Instruction:
Can you reproduce the records below with every "measure of distance" swapped for "amount of separation" and nothing else altered, omitting the pictures from your answer?

Exercise materials:
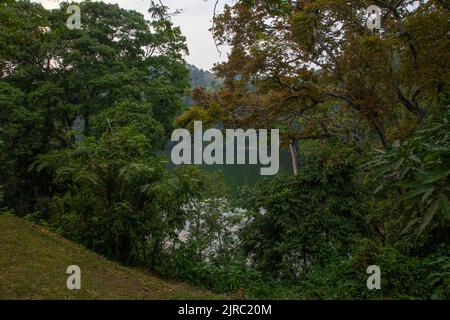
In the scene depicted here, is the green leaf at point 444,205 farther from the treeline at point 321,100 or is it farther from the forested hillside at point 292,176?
the treeline at point 321,100

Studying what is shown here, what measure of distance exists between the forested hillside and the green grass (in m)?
0.08

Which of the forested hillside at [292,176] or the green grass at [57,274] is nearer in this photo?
the green grass at [57,274]

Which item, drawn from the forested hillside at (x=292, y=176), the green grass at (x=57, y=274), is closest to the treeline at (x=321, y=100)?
the forested hillside at (x=292, y=176)

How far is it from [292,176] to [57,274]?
6035 millimetres

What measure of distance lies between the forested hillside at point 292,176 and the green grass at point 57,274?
83mm

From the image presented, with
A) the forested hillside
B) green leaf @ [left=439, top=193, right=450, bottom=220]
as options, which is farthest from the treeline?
green leaf @ [left=439, top=193, right=450, bottom=220]

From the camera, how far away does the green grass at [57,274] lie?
507 centimetres

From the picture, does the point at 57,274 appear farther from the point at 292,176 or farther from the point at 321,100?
the point at 321,100

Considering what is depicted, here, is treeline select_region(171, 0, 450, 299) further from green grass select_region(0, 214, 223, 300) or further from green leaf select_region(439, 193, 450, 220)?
green leaf select_region(439, 193, 450, 220)

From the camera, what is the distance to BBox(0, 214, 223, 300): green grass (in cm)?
507

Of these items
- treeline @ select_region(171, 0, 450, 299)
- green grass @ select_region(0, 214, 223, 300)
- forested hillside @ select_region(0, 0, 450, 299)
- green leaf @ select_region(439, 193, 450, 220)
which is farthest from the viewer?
treeline @ select_region(171, 0, 450, 299)

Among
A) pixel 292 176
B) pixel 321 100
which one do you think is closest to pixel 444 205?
pixel 292 176
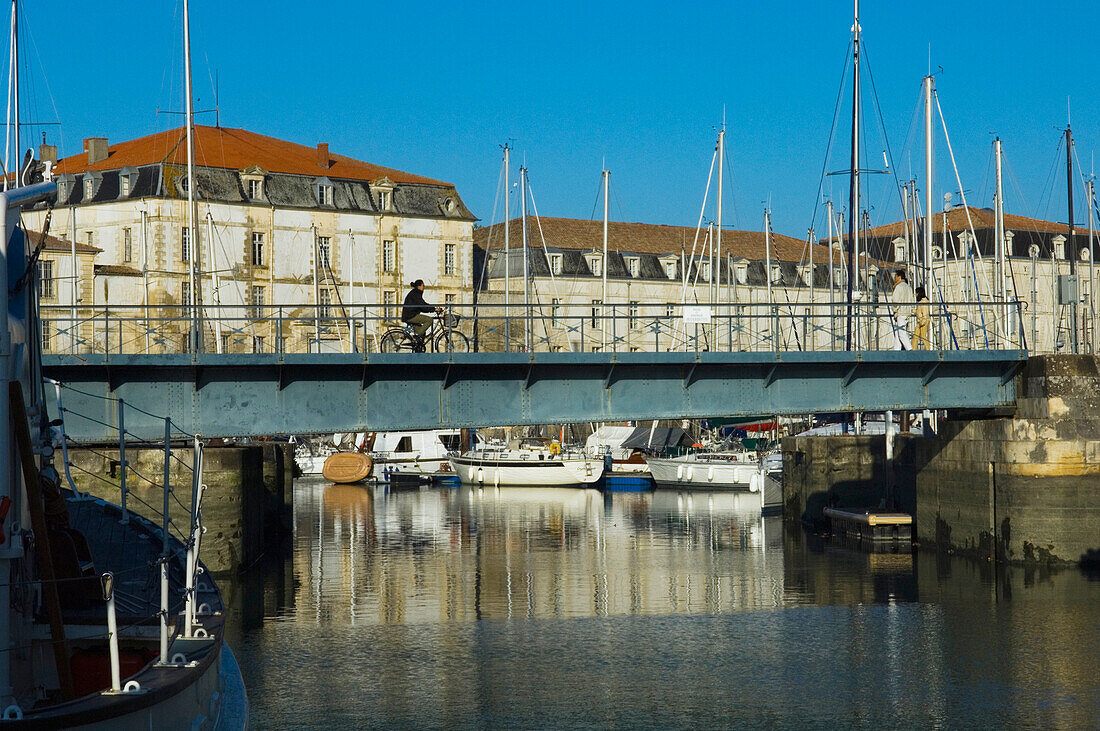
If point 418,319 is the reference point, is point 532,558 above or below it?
below

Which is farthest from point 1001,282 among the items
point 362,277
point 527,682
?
point 362,277

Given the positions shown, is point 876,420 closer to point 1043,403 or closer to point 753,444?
point 753,444

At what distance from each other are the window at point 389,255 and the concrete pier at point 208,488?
2462 inches

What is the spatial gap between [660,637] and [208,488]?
495 inches

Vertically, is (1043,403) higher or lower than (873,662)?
higher

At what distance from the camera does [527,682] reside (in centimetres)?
2200

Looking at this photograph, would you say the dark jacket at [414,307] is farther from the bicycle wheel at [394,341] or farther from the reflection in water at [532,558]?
the reflection in water at [532,558]

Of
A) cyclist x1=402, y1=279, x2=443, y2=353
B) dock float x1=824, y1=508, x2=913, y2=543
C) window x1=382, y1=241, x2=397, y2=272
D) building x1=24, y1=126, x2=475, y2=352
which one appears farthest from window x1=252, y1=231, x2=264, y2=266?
cyclist x1=402, y1=279, x2=443, y2=353

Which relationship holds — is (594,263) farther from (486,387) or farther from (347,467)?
(486,387)

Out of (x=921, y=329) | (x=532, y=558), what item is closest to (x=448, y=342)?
(x=921, y=329)

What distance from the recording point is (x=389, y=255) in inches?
3927

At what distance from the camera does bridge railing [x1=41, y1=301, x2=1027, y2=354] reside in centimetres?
2798

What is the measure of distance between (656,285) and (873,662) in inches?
3663

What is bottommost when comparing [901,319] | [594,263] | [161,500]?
[161,500]
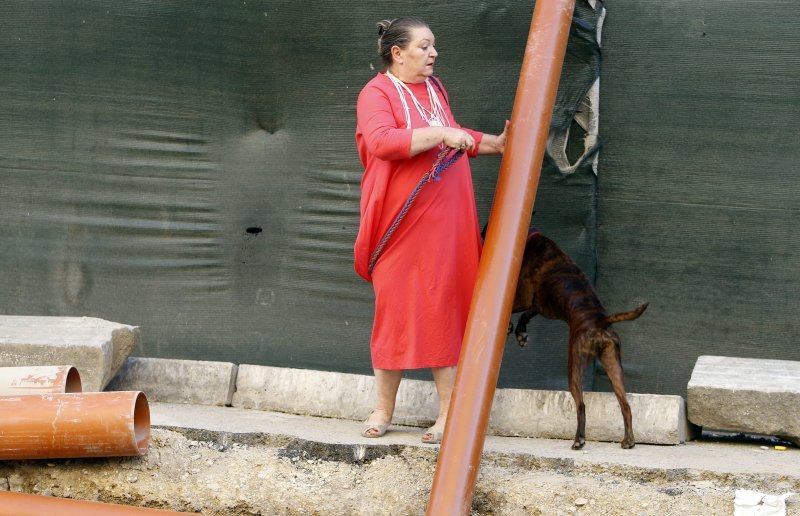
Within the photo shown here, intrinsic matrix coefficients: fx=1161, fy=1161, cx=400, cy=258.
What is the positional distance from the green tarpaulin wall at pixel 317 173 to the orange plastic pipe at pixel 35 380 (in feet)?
4.59

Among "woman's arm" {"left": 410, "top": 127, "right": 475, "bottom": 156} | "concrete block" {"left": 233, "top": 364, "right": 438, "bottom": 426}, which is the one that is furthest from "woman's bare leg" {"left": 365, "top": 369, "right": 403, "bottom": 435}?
"woman's arm" {"left": 410, "top": 127, "right": 475, "bottom": 156}

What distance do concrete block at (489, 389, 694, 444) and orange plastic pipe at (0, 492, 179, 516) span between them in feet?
5.59

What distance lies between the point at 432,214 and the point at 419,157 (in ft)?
0.78

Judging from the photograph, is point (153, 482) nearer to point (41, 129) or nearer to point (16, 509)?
point (16, 509)

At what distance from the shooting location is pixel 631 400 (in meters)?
5.02

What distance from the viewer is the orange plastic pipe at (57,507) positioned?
4094mm

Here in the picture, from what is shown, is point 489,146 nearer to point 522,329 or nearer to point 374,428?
point 522,329

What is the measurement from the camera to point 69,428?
14.1 feet

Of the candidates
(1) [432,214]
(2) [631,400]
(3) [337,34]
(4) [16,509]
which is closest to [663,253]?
(2) [631,400]

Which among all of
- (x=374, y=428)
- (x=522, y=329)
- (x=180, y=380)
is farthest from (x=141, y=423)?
(x=522, y=329)

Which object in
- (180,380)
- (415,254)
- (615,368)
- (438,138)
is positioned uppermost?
(438,138)

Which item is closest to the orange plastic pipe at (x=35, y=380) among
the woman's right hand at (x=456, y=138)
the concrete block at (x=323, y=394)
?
the concrete block at (x=323, y=394)

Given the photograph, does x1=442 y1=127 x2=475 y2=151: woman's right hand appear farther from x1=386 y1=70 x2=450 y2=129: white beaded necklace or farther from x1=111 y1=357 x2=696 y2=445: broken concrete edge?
x1=111 y1=357 x2=696 y2=445: broken concrete edge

Written response:
In the scene depicted here, is the green leaf at point 444,205 farther from the treeline at point 321,100 or is it farther from the forested hillside at point 292,176?
the treeline at point 321,100

Studying what is shown here, what amount of separation exists between the forested hillside and the green grass (in m)?
0.08

Which of the forested hillside at [292,176] or the green grass at [57,274] is nearer in this photo?
the green grass at [57,274]

Which item, drawn from the forested hillside at (x=292, y=176), the green grass at (x=57, y=274), is closest to the treeline at (x=321, y=100)?
the forested hillside at (x=292, y=176)

How far is it from [292,176] to [57,274]?
6035 millimetres

What amount of separation lies between the forested hillside at point 292,176 and the green grass at point 57,274?
83mm

From the image presented, with
A) the forested hillside
B) green leaf @ [left=439, top=193, right=450, bottom=220]
as options, which is farthest from the treeline?
green leaf @ [left=439, top=193, right=450, bottom=220]

From the camera, how far away does the green grass at [57,274] lie?
507 centimetres

From the picture, does the point at 57,274 appear farther from the point at 292,176 or farther from the point at 321,100?
the point at 321,100

Considering what is depicted, here, is treeline select_region(171, 0, 450, 299) further from green grass select_region(0, 214, 223, 300) or further from green leaf select_region(439, 193, 450, 220)?
green leaf select_region(439, 193, 450, 220)

From the camera, what is the distance to BBox(0, 214, 223, 300): green grass (in cm)?
507

Of these items
- treeline @ select_region(171, 0, 450, 299)
- green grass @ select_region(0, 214, 223, 300)
- forested hillside @ select_region(0, 0, 450, 299)
- green leaf @ select_region(439, 193, 450, 220)
which is farthest from the viewer?
treeline @ select_region(171, 0, 450, 299)

Among
A) pixel 292 176
B) pixel 321 100
which one do you think is closest to pixel 444 205?
pixel 292 176
If point 418,319 is the reference point, is point 532,558 above or below it?
below

Which is farthest from point 1001,282 among the items
point 362,277
point 527,682
?
point 362,277

Given the positions shown, is point 876,420 closer to point 1043,403 or closer to point 753,444?
point 753,444

At what distance from each other are the window at point 389,255 and the concrete pier at point 208,488?
2462 inches

What is the spatial gap between [660,637] and [208,488]?
495 inches

Vertically, is (1043,403) higher or lower than (873,662)?
higher

At what distance from the camera does [527,682] reside (in centimetres)?
2200

Looking at this photograph, would you say the dark jacket at [414,307] is farther from the bicycle wheel at [394,341] or farther from the reflection in water at [532,558]?
the reflection in water at [532,558]

Of
A) cyclist x1=402, y1=279, x2=443, y2=353
B) dock float x1=824, y1=508, x2=913, y2=543
C) window x1=382, y1=241, x2=397, y2=272
D) building x1=24, y1=126, x2=475, y2=352
which one appears farthest from window x1=252, y1=231, x2=264, y2=266?
cyclist x1=402, y1=279, x2=443, y2=353

Which relationship holds — is (594,263) farther from (486,387) or farther from (347,467)?
(486,387)

Out of (x=921, y=329) | (x=532, y=558), what item is closest to (x=448, y=342)?
(x=921, y=329)

What distance from the recording point is (x=389, y=255) in inches?
3927

At what distance from the camera does bridge railing [x1=41, y1=301, x2=1027, y2=354] reside in centimetres?
2798

What is the amount of separation between (656,285) and (873,662) in inches?
3663

What is bottommost when comparing [901,319] | [594,263] | [161,500]?
[161,500]
Within the photo shown here, intrinsic matrix coefficients: fx=1161, fy=1161, cx=400, cy=258.
What is the positional distance from the green tarpaulin wall at pixel 317 173 to the orange plastic pipe at pixel 35 380 (in feet)?
4.59

Among "woman's arm" {"left": 410, "top": 127, "right": 475, "bottom": 156} | "concrete block" {"left": 233, "top": 364, "right": 438, "bottom": 426}, which is the one that is furthest from "woman's bare leg" {"left": 365, "top": 369, "right": 403, "bottom": 435}?
"woman's arm" {"left": 410, "top": 127, "right": 475, "bottom": 156}

What distance do concrete block at (489, 389, 694, 444) and orange plastic pipe at (0, 492, 179, 516) span between them in feet?
5.59

What distance lies between the point at 432,214 and the point at 419,157 (in ft)?
0.78

Judging from the photograph, is point (153, 482) nearer to point (41, 129) or nearer to point (16, 509)?
point (16, 509)

At what distance from the shooting location is pixel 631 400 (in meters)?
5.02

What distance from the viewer is the orange plastic pipe at (57,507) positioned?
4094mm

Here in the picture, from what is shown, is point 489,146 nearer to point 522,329 or nearer to point 374,428?
point 522,329

What is the measurement from the camera to point 69,428?
14.1 feet

Of the candidates
(1) [432,214]
(2) [631,400]
(3) [337,34]
(4) [16,509]
which is closest to [663,253]?
(2) [631,400]

Which among all of
- (x=374, y=428)
- (x=522, y=329)
- (x=180, y=380)
is farthest from (x=141, y=423)?
(x=522, y=329)

Which object in
- (180,380)
- (415,254)
- (615,368)
- (438,138)
is positioned uppermost?
(438,138)

Which item is closest to the orange plastic pipe at (x=35, y=380) among
the woman's right hand at (x=456, y=138)
the concrete block at (x=323, y=394)
?
the concrete block at (x=323, y=394)

Given the photograph, does x1=442 y1=127 x2=475 y2=151: woman's right hand appear farther from x1=386 y1=70 x2=450 y2=129: white beaded necklace or farther from x1=111 y1=357 x2=696 y2=445: broken concrete edge?
x1=111 y1=357 x2=696 y2=445: broken concrete edge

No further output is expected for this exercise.